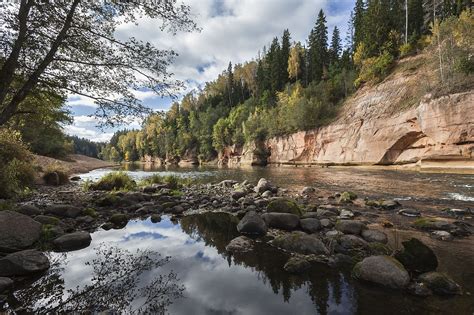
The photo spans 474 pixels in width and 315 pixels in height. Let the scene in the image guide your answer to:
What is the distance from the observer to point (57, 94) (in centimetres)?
730

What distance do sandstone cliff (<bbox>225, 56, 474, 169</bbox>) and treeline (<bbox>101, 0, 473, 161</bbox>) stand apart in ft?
12.2

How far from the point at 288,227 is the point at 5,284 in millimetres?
6501

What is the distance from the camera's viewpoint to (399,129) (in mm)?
32125

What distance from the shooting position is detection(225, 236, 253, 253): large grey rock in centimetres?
646

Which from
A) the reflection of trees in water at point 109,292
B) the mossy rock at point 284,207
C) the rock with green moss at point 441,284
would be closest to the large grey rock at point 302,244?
the rock with green moss at point 441,284

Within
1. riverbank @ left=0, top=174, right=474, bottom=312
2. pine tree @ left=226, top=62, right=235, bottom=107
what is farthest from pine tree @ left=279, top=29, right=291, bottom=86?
riverbank @ left=0, top=174, right=474, bottom=312

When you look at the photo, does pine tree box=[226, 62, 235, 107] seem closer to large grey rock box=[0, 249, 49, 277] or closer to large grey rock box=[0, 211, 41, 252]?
large grey rock box=[0, 211, 41, 252]

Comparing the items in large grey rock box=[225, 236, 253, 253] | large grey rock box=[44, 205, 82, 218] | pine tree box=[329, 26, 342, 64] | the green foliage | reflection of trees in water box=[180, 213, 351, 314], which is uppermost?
pine tree box=[329, 26, 342, 64]


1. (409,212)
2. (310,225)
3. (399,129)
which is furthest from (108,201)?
(399,129)

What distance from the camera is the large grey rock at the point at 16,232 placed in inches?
217

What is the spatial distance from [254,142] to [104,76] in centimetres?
5679

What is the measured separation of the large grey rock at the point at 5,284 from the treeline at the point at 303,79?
462 cm

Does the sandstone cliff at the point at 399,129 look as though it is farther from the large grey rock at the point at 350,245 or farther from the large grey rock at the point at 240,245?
the large grey rock at the point at 240,245

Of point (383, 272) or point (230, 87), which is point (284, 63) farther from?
point (383, 272)
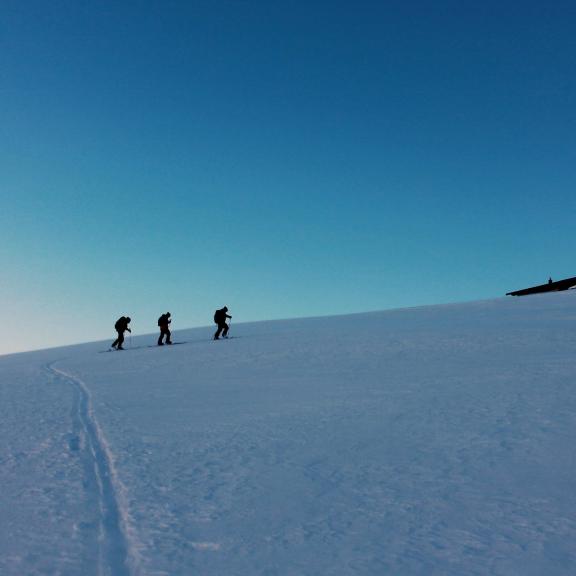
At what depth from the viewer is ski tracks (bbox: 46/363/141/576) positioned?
3401 millimetres

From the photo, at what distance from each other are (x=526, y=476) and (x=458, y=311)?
2018 centimetres

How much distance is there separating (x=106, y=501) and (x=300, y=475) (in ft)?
5.45

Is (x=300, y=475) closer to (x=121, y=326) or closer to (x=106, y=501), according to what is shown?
(x=106, y=501)

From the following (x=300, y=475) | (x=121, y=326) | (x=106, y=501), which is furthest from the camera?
(x=121, y=326)

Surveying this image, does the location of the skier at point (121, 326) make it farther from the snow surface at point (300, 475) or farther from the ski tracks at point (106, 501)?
the ski tracks at point (106, 501)

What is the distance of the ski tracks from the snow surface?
0.05 feet

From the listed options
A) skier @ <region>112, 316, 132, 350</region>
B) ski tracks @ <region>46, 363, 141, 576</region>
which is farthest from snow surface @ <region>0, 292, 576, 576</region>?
skier @ <region>112, 316, 132, 350</region>

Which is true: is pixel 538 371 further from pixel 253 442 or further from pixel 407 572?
pixel 407 572

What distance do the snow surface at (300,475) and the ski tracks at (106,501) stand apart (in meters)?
0.02

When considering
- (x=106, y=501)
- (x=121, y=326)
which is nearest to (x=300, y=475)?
(x=106, y=501)

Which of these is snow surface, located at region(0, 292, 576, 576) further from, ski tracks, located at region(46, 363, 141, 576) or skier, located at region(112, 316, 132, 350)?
skier, located at region(112, 316, 132, 350)

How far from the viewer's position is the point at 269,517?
4094 millimetres

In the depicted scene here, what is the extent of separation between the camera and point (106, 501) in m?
4.35

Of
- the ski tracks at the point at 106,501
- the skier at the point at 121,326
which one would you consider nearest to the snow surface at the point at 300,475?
the ski tracks at the point at 106,501
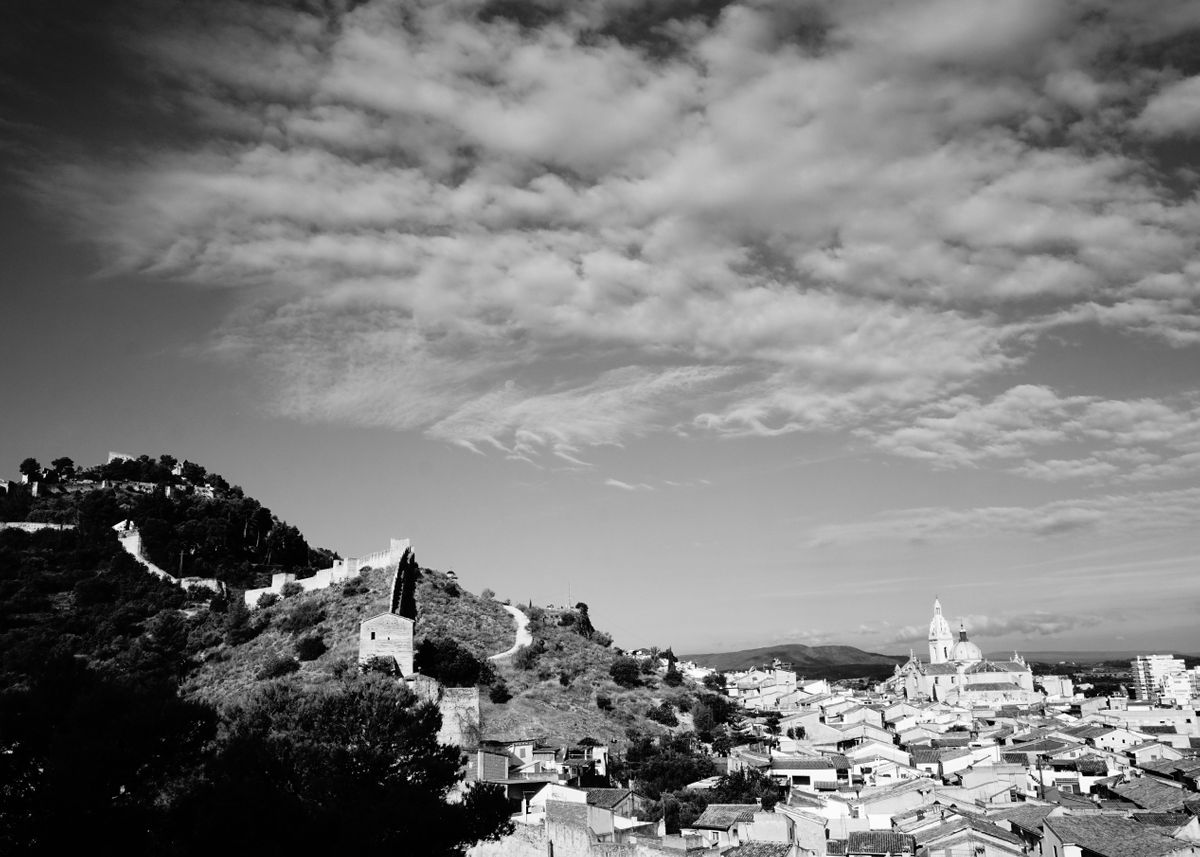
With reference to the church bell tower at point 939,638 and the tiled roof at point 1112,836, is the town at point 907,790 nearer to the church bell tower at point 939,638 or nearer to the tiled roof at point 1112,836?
the tiled roof at point 1112,836

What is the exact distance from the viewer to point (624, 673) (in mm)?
69125

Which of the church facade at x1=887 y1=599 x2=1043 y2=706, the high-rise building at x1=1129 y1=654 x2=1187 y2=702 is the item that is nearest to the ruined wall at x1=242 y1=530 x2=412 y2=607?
the church facade at x1=887 y1=599 x2=1043 y2=706

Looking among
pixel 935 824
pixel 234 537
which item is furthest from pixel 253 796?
pixel 234 537

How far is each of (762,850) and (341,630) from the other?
3714cm

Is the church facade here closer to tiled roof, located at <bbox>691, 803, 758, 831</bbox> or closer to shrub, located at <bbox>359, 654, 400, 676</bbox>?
shrub, located at <bbox>359, 654, 400, 676</bbox>

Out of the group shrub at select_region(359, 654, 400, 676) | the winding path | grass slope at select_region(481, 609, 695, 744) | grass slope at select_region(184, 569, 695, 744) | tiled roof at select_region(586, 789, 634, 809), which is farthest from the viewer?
the winding path

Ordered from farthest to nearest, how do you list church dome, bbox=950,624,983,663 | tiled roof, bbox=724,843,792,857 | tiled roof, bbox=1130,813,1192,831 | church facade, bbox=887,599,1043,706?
church dome, bbox=950,624,983,663 < church facade, bbox=887,599,1043,706 < tiled roof, bbox=1130,813,1192,831 < tiled roof, bbox=724,843,792,857

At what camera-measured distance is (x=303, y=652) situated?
54.9m

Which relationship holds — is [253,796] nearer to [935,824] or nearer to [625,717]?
[935,824]

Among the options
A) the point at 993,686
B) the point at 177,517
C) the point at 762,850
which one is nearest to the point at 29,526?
the point at 177,517

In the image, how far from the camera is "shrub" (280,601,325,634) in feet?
194

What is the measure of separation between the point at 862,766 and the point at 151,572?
49.2 meters

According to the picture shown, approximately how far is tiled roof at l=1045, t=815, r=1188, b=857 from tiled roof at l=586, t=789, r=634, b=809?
12581 mm

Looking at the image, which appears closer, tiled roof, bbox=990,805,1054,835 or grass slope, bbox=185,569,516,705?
tiled roof, bbox=990,805,1054,835
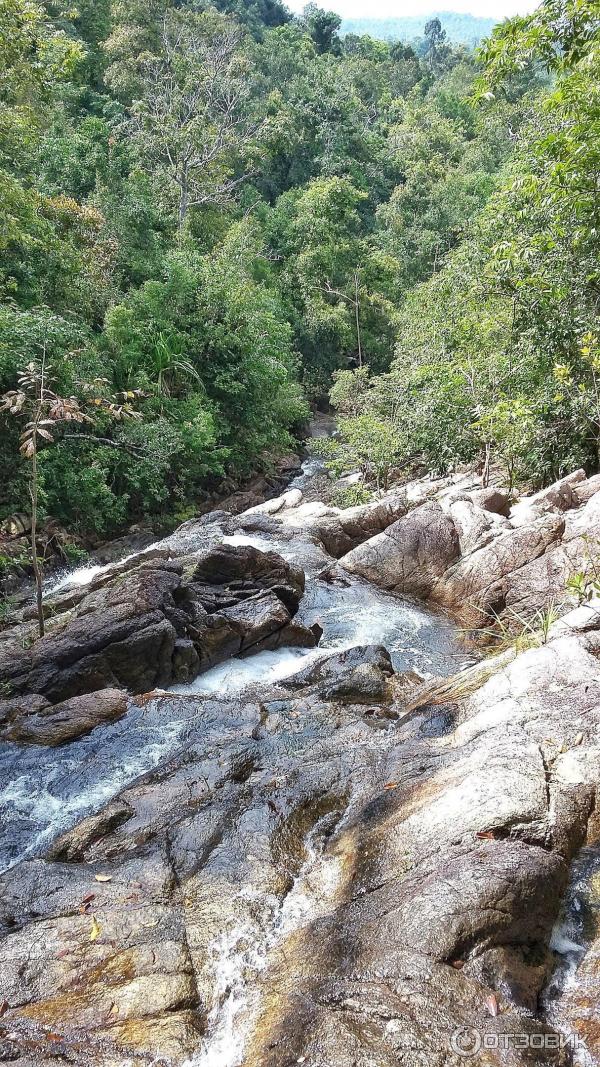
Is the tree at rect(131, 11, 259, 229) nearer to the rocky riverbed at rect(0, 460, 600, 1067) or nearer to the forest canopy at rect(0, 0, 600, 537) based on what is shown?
the forest canopy at rect(0, 0, 600, 537)

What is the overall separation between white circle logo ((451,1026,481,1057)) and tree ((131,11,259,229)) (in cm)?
2555

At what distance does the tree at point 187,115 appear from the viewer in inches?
962

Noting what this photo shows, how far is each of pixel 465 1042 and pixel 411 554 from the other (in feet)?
30.8

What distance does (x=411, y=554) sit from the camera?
11625mm

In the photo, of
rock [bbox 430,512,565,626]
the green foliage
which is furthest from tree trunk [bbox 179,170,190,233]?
rock [bbox 430,512,565,626]

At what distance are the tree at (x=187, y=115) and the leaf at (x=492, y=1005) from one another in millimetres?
25451

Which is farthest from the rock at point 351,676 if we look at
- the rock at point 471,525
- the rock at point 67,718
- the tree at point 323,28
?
the tree at point 323,28

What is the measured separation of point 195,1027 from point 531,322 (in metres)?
11.8

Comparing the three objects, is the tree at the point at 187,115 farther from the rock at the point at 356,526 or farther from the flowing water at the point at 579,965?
the flowing water at the point at 579,965

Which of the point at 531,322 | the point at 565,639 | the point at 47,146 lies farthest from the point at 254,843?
the point at 47,146

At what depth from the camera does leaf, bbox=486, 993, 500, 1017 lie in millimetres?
2590

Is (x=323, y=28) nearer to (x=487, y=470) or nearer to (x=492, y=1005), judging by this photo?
(x=487, y=470)

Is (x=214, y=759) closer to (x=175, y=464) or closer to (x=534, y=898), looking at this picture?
(x=534, y=898)

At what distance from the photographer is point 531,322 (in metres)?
11.8
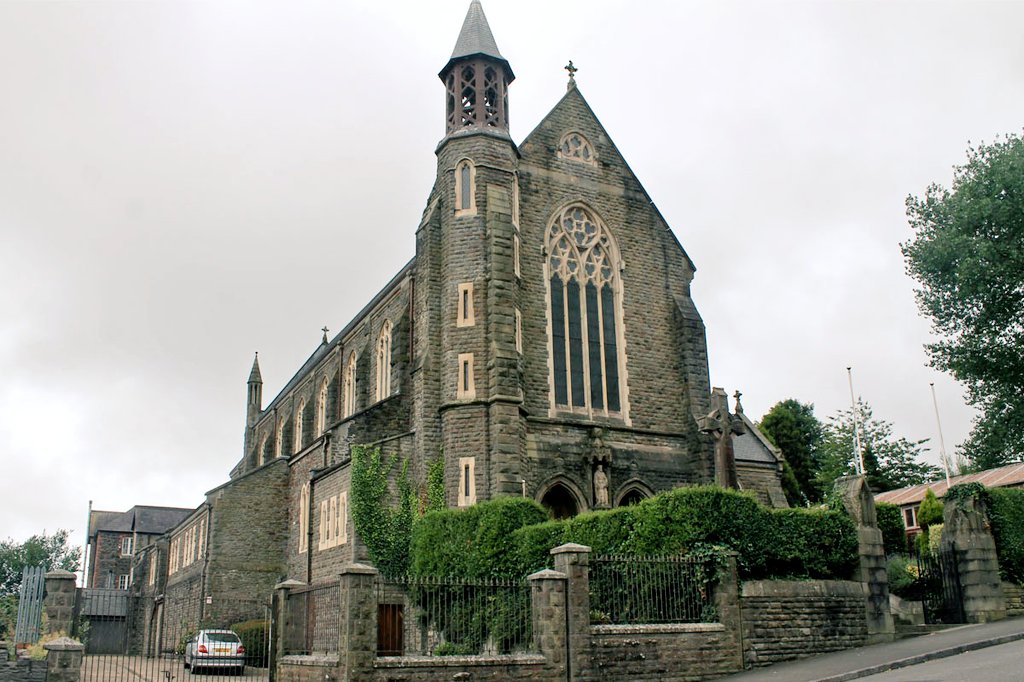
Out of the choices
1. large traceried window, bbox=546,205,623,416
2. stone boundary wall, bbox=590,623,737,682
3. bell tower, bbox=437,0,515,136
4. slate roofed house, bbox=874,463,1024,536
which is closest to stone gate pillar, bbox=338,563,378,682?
stone boundary wall, bbox=590,623,737,682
|---|
Required work:
Copy out, without any changes, everything from the line containing "Out of the choices" down to the end of the material.

Written response:
Out of the choices
1. large traceried window, bbox=546,205,623,416
2. stone boundary wall, bbox=590,623,737,682
3. bell tower, bbox=437,0,515,136
4. slate roofed house, bbox=874,463,1024,536
which is closest to stone gate pillar, bbox=338,563,378,682?
stone boundary wall, bbox=590,623,737,682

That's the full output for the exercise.